Advent

logo-idW-oud

ADVENT

(Uit de preekschetsen van J. Koopmans in de adventstijd)

Koopmans verzorgde zelf twee postillen, de ‘Kleine Postille’ (KP) uit 1938 en de ‘Nieuwe Postille’ (NP) uit 1940, het eerste bezettingsjaar. In 1947 verscheen een derde postille, de ‘Laatste Postille’ (LP) genaamd, bezorgd door K. H. Miskotte. In ‘Ter Inleiding’ schreef Miskotte dat Koopmans gewoon was ‘op de kansel een zwaar cahier mee te nemen, waarin de schetsen achtereen stonden uitgeschreven, hoogstens twee bladzijden, zodat zulk een schrift meer dan een jaargang preekmateriaal kan omvatten; het is alles gepenseeld in een zeer klein, klaar, ontroerend handschrift, dat men slechts éénmaal behoeft te zien om het voorgoed te onthouden’. Men treft, aldus Miskotte, in de schetsen aforismen, spreuken een oordelen aan en overal wordt ‘als met nieuwe tongen getuigd van de vergeving der zonden, dat zij de ontsluiting van het leven, van het héle leven is’. Men wordt bij Koopmans gtroffen door diens bevindelijke toon, hymnische stem en door de katholieke strekking van zijn werk. Er is bij hem het besef dat ons werk, ook ons werk in dienst van het evangelie, onaf is, en dat wij vergankelijk zijn. ‘Ons werk komt nooit af op deze wereld, dat is geen reden het niet te doen, maar wèl een reden het niet haastig te doen; het is niet ons, maar Jezus’ werk; lang vóórdat wij met ons leven klaar zijn, slaat het uur van onze dood. En lang vóórdat de gemeente haar weg heeft afgelopen, komt Jezus weder’ (LP, 186).(MGLdB)

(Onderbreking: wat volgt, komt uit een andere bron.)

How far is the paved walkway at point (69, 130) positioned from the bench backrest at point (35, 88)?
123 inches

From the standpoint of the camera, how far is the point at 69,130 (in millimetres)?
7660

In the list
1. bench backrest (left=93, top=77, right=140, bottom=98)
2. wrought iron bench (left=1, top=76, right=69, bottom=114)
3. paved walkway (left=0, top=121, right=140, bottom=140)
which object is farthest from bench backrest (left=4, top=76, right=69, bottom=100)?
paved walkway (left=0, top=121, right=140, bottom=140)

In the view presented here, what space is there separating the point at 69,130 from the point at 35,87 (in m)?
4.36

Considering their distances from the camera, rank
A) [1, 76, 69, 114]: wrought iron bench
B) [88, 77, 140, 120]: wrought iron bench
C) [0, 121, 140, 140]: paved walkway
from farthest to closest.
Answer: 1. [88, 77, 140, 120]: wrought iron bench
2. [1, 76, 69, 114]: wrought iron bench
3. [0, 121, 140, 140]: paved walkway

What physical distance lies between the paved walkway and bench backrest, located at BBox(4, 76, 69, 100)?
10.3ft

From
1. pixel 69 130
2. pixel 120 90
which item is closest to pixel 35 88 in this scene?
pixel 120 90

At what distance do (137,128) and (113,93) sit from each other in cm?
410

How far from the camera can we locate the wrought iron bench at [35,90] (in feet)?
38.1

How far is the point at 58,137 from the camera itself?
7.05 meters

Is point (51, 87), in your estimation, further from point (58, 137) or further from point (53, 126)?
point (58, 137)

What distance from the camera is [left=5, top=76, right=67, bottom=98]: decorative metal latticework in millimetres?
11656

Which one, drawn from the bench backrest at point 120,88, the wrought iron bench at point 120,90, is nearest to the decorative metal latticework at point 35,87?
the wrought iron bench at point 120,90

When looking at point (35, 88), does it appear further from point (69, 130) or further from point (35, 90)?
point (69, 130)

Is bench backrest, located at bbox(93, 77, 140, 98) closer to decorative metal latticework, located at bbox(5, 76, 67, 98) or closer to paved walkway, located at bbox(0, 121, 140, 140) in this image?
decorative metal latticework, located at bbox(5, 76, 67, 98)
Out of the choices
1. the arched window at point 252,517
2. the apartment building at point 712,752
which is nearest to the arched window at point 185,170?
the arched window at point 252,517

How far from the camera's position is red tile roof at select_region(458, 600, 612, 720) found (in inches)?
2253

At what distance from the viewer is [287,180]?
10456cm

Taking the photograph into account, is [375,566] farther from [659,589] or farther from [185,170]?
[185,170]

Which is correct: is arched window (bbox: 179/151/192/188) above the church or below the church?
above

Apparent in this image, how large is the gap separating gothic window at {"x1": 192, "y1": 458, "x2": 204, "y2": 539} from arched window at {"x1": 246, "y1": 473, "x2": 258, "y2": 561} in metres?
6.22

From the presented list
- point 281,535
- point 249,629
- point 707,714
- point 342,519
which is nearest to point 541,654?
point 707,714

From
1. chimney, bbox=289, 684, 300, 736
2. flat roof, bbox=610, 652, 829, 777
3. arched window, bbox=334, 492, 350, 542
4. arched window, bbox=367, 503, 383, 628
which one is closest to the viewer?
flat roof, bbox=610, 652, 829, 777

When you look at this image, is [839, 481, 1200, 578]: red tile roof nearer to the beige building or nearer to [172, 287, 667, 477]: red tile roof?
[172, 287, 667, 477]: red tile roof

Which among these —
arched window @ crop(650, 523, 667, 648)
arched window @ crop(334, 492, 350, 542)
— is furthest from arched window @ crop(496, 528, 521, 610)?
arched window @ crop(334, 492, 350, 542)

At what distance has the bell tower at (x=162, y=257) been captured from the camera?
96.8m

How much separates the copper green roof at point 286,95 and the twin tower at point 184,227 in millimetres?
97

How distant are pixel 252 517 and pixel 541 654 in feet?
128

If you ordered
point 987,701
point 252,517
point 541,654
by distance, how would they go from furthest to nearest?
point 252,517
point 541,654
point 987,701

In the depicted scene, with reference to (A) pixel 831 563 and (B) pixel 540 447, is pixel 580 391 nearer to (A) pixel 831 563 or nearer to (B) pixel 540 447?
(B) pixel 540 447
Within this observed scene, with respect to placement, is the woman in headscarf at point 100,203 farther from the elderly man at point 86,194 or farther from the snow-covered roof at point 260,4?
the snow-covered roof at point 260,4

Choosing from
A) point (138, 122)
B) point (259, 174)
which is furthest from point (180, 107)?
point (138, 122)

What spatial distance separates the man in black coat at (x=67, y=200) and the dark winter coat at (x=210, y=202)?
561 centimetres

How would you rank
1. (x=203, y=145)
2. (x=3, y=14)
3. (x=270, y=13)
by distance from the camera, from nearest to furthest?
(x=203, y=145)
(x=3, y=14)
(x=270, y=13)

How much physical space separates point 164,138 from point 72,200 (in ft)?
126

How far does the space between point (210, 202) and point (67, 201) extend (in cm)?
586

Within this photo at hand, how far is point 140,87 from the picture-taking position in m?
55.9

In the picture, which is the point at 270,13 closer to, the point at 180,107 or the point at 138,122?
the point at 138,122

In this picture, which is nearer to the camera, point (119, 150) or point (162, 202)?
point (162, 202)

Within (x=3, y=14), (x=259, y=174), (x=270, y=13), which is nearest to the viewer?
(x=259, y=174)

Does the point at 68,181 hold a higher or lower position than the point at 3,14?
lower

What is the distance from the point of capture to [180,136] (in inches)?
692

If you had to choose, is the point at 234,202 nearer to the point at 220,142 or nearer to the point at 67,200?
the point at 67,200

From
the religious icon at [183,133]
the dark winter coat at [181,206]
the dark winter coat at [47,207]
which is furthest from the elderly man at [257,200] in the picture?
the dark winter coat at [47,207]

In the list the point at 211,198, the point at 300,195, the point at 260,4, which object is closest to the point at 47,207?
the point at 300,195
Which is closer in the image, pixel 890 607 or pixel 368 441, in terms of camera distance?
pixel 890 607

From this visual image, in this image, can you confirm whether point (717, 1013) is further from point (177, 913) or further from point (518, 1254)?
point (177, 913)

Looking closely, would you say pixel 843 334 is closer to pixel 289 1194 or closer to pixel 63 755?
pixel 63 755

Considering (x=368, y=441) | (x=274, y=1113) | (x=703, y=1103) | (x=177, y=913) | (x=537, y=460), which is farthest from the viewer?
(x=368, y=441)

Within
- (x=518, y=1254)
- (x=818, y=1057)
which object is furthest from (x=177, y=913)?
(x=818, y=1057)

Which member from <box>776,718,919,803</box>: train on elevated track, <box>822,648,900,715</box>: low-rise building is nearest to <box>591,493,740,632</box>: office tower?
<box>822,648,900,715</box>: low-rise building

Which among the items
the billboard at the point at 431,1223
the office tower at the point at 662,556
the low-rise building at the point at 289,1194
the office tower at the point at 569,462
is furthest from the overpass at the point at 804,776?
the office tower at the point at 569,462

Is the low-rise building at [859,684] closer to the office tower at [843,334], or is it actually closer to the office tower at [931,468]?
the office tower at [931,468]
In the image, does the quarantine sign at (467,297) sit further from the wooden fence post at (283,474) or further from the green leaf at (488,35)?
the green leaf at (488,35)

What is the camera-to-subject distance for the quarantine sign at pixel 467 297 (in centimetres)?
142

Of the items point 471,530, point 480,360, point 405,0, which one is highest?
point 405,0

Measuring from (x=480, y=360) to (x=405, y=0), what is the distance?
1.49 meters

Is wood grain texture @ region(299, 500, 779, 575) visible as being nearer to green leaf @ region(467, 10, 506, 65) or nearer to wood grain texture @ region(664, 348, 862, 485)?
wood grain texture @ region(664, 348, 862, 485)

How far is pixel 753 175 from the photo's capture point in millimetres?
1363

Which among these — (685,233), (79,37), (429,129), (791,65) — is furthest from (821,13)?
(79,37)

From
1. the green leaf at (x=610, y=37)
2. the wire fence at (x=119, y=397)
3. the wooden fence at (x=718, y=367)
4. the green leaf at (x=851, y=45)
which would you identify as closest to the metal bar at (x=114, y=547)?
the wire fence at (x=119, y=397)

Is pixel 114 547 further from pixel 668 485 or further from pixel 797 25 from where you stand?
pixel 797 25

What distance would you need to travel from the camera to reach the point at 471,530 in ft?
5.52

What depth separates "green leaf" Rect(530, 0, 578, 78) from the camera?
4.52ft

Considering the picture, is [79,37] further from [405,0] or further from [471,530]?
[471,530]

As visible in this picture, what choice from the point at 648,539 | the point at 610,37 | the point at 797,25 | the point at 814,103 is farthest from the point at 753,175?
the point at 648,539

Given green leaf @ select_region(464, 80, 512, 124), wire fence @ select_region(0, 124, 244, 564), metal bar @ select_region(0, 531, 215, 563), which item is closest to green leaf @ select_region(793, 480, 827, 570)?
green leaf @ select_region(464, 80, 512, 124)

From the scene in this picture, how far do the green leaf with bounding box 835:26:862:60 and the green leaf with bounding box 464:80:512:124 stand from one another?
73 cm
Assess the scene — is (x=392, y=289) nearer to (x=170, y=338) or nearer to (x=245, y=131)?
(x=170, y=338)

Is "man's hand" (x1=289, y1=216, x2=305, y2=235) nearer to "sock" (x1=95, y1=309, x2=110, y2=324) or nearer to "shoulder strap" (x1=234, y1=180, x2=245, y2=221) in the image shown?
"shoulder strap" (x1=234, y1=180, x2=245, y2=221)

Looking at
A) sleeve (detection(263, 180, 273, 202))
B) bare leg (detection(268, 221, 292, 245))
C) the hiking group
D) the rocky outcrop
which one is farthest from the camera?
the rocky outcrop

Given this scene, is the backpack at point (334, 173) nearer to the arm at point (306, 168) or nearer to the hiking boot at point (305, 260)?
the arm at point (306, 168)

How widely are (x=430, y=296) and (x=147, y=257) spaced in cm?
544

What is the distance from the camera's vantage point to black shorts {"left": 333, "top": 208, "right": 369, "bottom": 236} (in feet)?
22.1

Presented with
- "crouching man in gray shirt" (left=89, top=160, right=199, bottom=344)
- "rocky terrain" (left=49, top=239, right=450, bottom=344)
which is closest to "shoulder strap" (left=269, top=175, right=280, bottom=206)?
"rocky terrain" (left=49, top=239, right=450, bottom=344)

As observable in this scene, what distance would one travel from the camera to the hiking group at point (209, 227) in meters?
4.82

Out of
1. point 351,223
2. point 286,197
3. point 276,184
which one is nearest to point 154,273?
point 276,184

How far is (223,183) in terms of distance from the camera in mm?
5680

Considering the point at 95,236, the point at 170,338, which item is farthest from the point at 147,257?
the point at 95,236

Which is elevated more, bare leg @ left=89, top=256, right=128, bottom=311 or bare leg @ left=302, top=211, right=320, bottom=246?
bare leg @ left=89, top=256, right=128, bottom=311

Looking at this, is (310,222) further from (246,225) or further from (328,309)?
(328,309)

De wet is Gods prediking tot de mens tussen de zondeval en de komst van Christus. Daarom moeten wij de wetgeving niet te zeer opvatten als een feit, als het afkondigen van een aantal bepalingen die nu voortaan gelden. Eerder is zij Gods commentaar op de feiten. God is niet zo los van zijn gebod als de ‘wetgever’ in burgerlijke zin; Hij is de Spreker van zijn woord. (KP, 17)

Profetie heeft altijd iets van een incident, in tegenstelling met wet en cultus, die op de eeuwen zijn aangelegd. De vaders scherpen hun kinderen van geslacht tot geslacht de heilige woorden in (Deut. 6,7). Tot op de komst van Christus kan de tempel niet worden verwoest zonder te worden herbouwd. Maar de profeet, die beroerder Israëls, is er opeens, zonder dat iemand dan God weet vanwaar hij komt of waar hij heengaat. (…) Zo is de incarnatie het grote incident, in Israël en in de wereld. (KP, 20)

Hij (Jezus Christus) komt als koning; het zal blijken dat Hij regeert – en het zal blijken, dat Hij ook nu geregeerd hééft! Hij komt met grote kracht. Nu wordt door de krachten der wereld zijn gemeente ‘bijna vernietigd’(Psalm 119, 87) – maar dan zal er tegen Hem geen weerstand meer bestand zijn. (NP, 13)

Genade is geen toegeven, maar vergeven, geen wijken voor de zonde, maar overwinning van de zonde, geen zwichten voor het kwaad, maar vernietigen van het kwaad. (LP, 13)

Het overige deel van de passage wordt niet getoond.